Provide a supportive network of women that help each other with business matters and other life challenges.
Our Partnership
In 2004 Harambee Centre partnered with the Naissosion Sewing Project to build a training center and help support growing needs. Washington resident Karen Smith, who served on the organization’s board of directors for five years, met Gloria in a 1997 trip to Tanzania and fostered this partnership. Gloria had been running the program from her own home and due to growing demand was in need of a larger space, dedicated to the project to enable Naissosion to implement strategies to become a self-sustained organization.

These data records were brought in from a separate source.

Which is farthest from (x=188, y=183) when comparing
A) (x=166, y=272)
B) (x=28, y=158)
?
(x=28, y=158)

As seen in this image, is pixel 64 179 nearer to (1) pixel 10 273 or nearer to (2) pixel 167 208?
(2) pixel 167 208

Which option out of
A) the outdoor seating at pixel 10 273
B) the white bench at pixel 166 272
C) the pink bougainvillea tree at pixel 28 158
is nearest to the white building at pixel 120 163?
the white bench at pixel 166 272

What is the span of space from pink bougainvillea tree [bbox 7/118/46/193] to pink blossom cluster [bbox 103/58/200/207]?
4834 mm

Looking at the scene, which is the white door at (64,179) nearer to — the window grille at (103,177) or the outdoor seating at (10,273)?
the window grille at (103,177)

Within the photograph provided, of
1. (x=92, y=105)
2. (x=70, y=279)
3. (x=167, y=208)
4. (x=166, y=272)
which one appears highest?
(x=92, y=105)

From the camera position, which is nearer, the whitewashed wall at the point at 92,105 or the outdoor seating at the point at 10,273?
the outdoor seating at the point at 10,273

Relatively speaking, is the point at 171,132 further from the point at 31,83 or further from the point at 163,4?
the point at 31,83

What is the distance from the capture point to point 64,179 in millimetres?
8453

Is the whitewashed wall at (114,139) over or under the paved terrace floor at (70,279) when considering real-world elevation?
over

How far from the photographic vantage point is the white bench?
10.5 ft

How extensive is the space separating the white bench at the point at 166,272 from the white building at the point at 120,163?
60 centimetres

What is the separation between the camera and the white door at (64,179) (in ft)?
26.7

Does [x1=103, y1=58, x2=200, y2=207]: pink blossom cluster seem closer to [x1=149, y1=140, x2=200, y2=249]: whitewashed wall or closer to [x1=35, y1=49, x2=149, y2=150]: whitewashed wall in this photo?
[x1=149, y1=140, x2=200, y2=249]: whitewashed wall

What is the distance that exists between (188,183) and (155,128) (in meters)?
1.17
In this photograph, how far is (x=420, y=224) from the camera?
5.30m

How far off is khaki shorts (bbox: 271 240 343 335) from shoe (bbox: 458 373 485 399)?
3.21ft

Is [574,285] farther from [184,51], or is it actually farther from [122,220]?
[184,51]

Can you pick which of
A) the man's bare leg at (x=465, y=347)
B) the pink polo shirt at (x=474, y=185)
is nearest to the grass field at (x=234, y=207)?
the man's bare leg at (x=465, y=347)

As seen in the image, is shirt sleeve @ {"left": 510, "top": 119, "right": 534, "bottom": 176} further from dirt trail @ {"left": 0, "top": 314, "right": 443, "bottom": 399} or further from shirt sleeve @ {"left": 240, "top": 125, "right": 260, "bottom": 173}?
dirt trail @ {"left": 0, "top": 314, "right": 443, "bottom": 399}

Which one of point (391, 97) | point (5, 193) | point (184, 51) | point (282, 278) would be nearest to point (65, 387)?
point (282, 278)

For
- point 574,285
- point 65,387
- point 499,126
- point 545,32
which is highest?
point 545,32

Together with Harambee Centre supporters, funds were raised to:
complete construction of the training center (completed in 2012),
provide 200+ graduates with sewing machines and fabric to begin their own small businesses,
hire a full time instructor and bring on some graduates to train subsequent groups of women,
help Naissosion to become a thriving self-sustainable organization.
Ongoing Self-Sustainment
In the summer of 2013, the Naisosion Sewing Project began being housed under the umbrella of the Rural Community Network (RUCONET), a registered charity founded in 2008 that works with indigenous groups in Tanzania to improve local community and household welfare. RUCONET manages several projects targeting women, including classes on how to make and sell crafts like beads and textiles.
In 2016, after several years of full support, Gloria and Harambee Centre fully transitioned this project into the capable hands of its graduates and under the guidance RUCONET.